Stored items
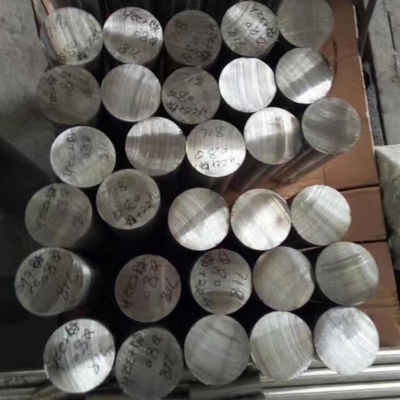 Inconel 718 ASTM B637 ASME SB-637 Smeedoplossing 1700-1850 °C Ronde staaf UNS N07718 GH4169 Legeringsstaaf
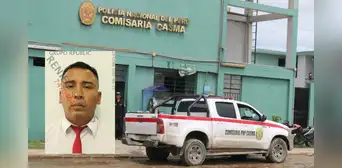 Policía realizó tocamientos a menor dentro de comisaría tras intervenirla por no portar DNI: Fiscalía lo sentencia con 16 años de cárcel Policía realizó tocamientos a menor dentro de comisaría tras intervenirla por no portar DNI: Fiscalía lo sentencia con 16 años de cárcel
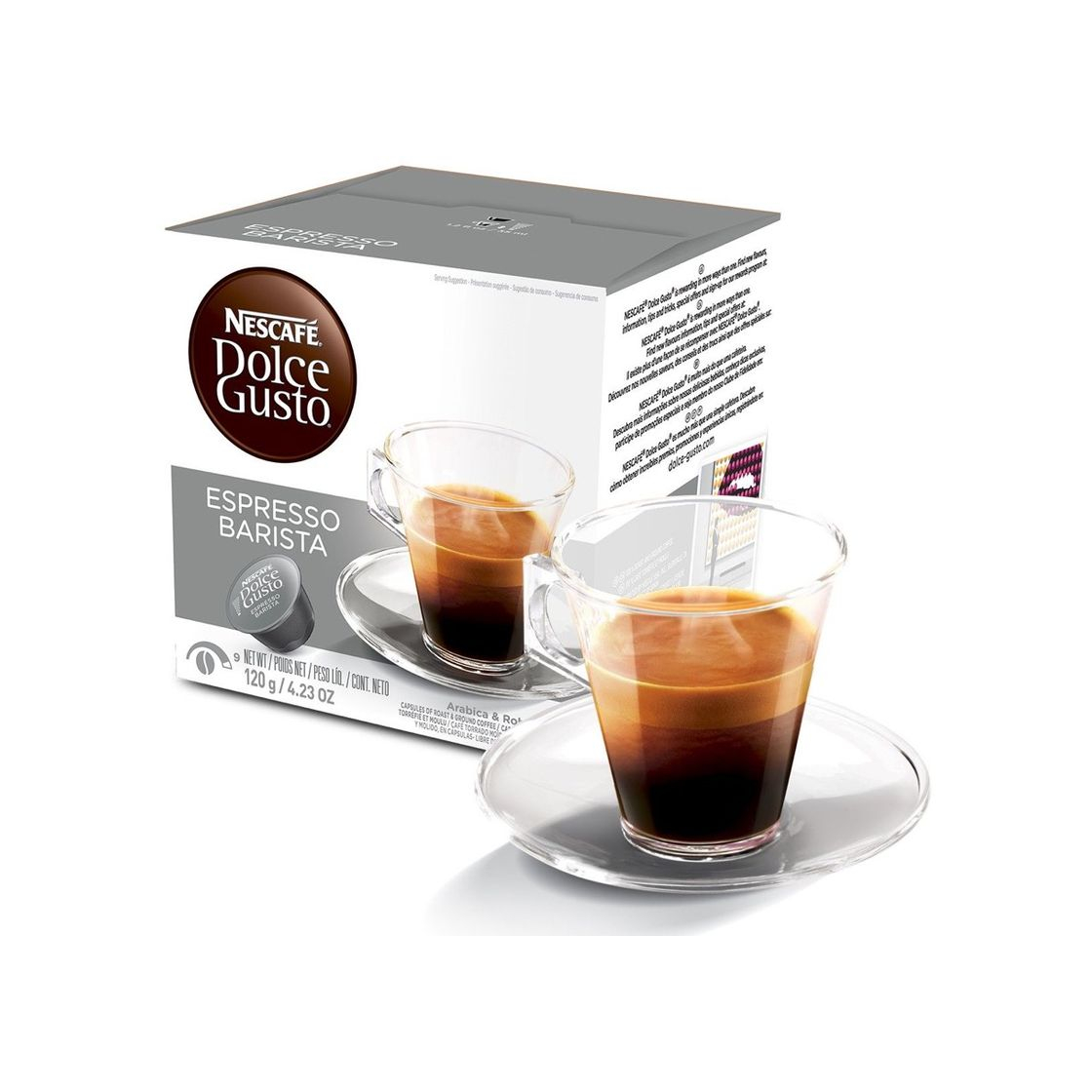 Product Café Ristretto Barista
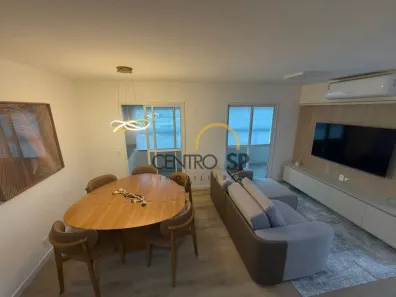 Apartamento com 2 Quartos para alugar, 99m² no Vila Aviação, Bauru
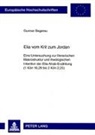 Gunnar Begerau - Elia vom Krit zum Jordan
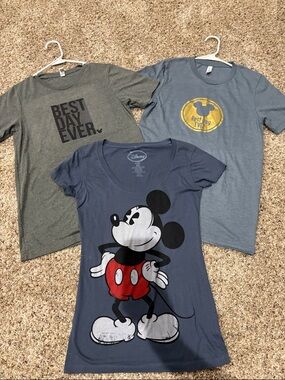 Disney Mickey Mouse Graphic Tees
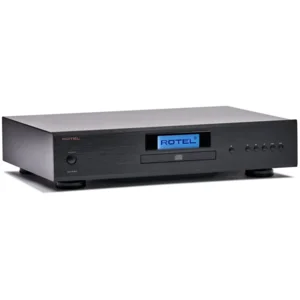 Rotel CD14 MKII CD speler Zwart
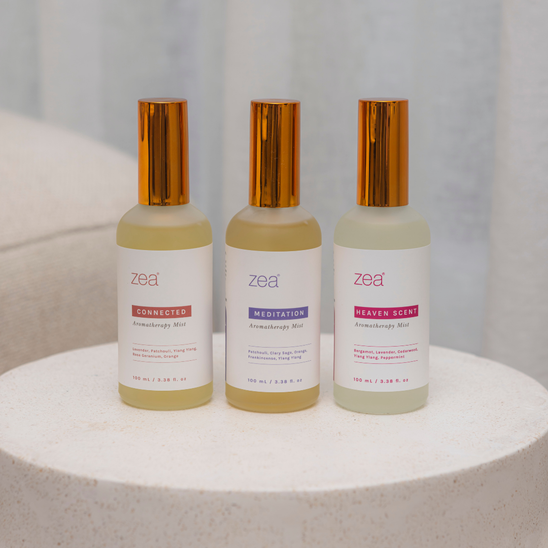 Aromatherapy Mist Trio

EXERCISE PROMPT
Please write out the lines above exactly, from the one that contains "Product Café Ristretto Barista" through the final line, and include none of the pictures.

WRITTEN ANSWER
 Product Café Ristretto Barista
 Apartamento com 2 Quartos para alugar, 99m² no Vila Aviação, Bauru
 Gunnar Begerau - Elia vom Krit zum Jordan
 Disney Mickey Mouse Graphic Tees
 Rotel CD14 MKII CD speler Zwart
 Aromatherapy Mist Trio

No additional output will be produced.